Общая теория капитала. Самовоспроизводство людей посредством возрастающих смыслов. Часть вторая - А. Куприн
Шрифт:
Интервал:
Закладка:
«Частный интерес страсти неразрывно связан с обнаружением всеобщего, потому что всеобщее является результатом частных и определенных интересов и их отрицания. Частные интересы вступают в борьбу между собой, и некоторые из них оказываются совершенно несостоятельными. Не всеобщая идея противополагается чему-либо и борется с чем-либо; не она подвергается опасности; она остается недосягаемою и невредимою на заднем плане. Можно назвать хитростью разума то, что он заставляет действовать для себя страсти, причем то, что осуществляется при их посредстве, терпит ущерб и вред» (Гегель 1993, с. 84).
Чем больше культурная эволюция полагается на выбор, а не на отбор, тем больше она основывается на иррациональности человека. Индивиды, преследуя свои личные мотивы, достигают результатов, необходимых для общества. Хитрость разума действует через невидимую руку общества. Это было характерно уже для традиционного общества, в котором мотивация была основана на представлениях о славе и чести:
«Как оказывается, идея „невидимой руки“, то есть идея силы, заставляющей людей потакать своим частным страстям, но при этом тайно ведущей их к общественному благу, была сформулирована Монтескье именно в связи с жаждой славы, а не денег. Вопросы чести в монархии, как писал Монтескье, „приводят в движение все части политического организма; самим действием своим она связывает их, и каждый, думая преследовать свои личные интересы, по сути стремится к общему благу“» (Хиршман 2012, с. 35).

Письменное задание A. Изложите содержание фрагмента текста в двух предложениях.
Письменное задание B. Определите, согласуется ли каждое утверждение с фрагментом текста, и подтвердите ответ («да» или «нет») точной цитатой. (i) Всеобщая идея подвергается опасности в борьбе частных интересов. (ii) Монтескье сформулировал идею «невидимой руки» в связи с жаждой славы. (iii) Чем больше культурная эволюция полагается на отбор, тем больше она основывается на иррациональности человека.
Письменное задание C. Перепечатайте часть фрагмента текста, начиная со слов «Общая теория капитала.» и заканчивая словами «1993, с. 84).».

Исходные данные.
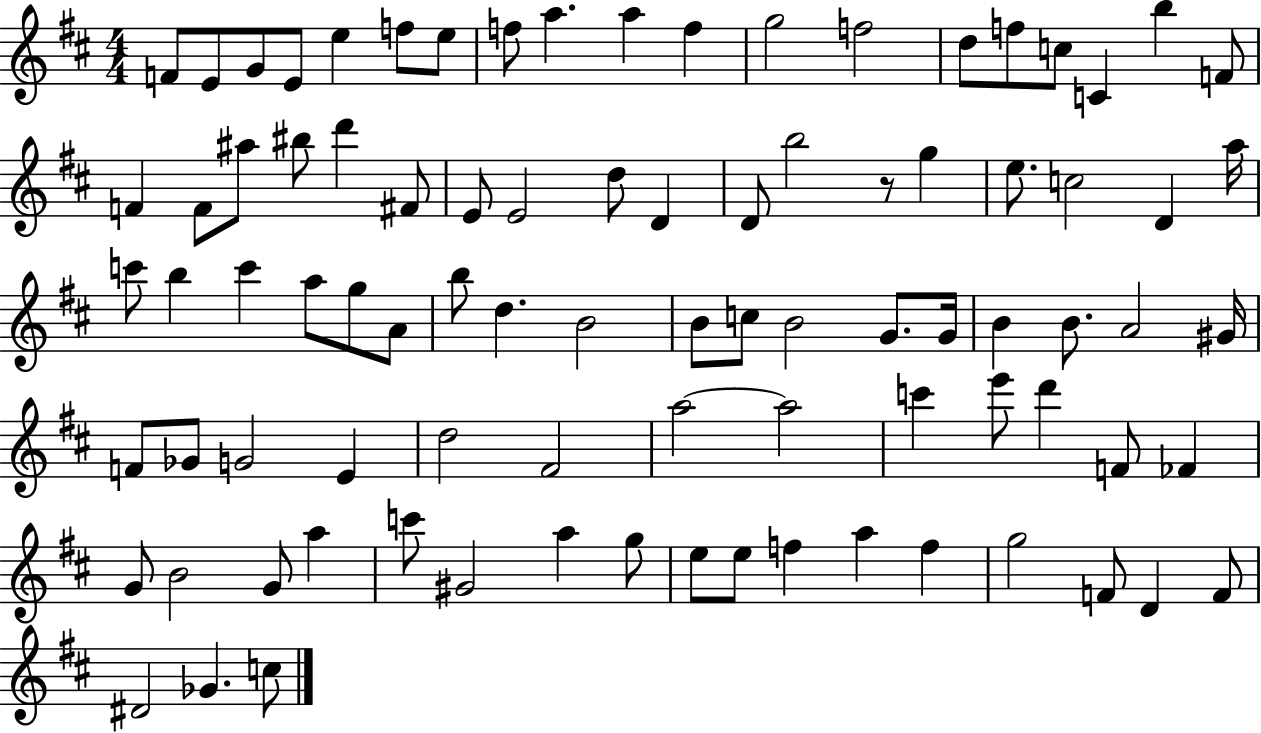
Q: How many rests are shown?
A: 1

Ответ к заданию A. Частные интересы и страсти вступают в борьбу между собой, а всеобщее является результатом этих интересов и их отрицания, при этом всеобщая идея остается недосягаемой и невредимой, что названо хитростью разума. Индивиды, преследуя личные мотивы, достигают необходимых обществу результатов, и, по Монтескье, в традиционном обществе такой мотивацией была жажда славы и чести, а не денег.

Ответ к заданию B.
(i) Нет: «не она подвергается опасности; она остается недосягаемою и невредимою на заднем плане».
(ii) Да: «была сформулирована Монтескье именно в связи с жаждой славы, а не денег».
(iii) Нет: «Чем больше культурная эволюция полагается на выбор, а не на отбор, тем больше она основывается на иррациональности человека».

Ответ к заданию C.
Общая теория капитала. Самовоспроизводство людей посредством возрастающих смыслов. Часть вторая - А. Куприн
Шрифт:
Интервал:
Закладка:
«Частный интерес страсти неразрывно связан с обнаружением всеобщего, потому что всеобщее является результатом частных и определенных интересов и их отрицания. Частные интересы вступают в борьбу между собой, и некоторые из них оказываются совершенно несостоятельными. Не всеобщая идея противополагается чему-либо и борется с чем-либо; не она подвергается опасности; она остается недосягаемою и невредимою на заднем плане. Можно назвать хитростью разума то, что он заставляет действовать для себя страсти, причем то, что осуществляется при их посредстве, терпит ущерб и вред» (Гегель 1993, с. 84).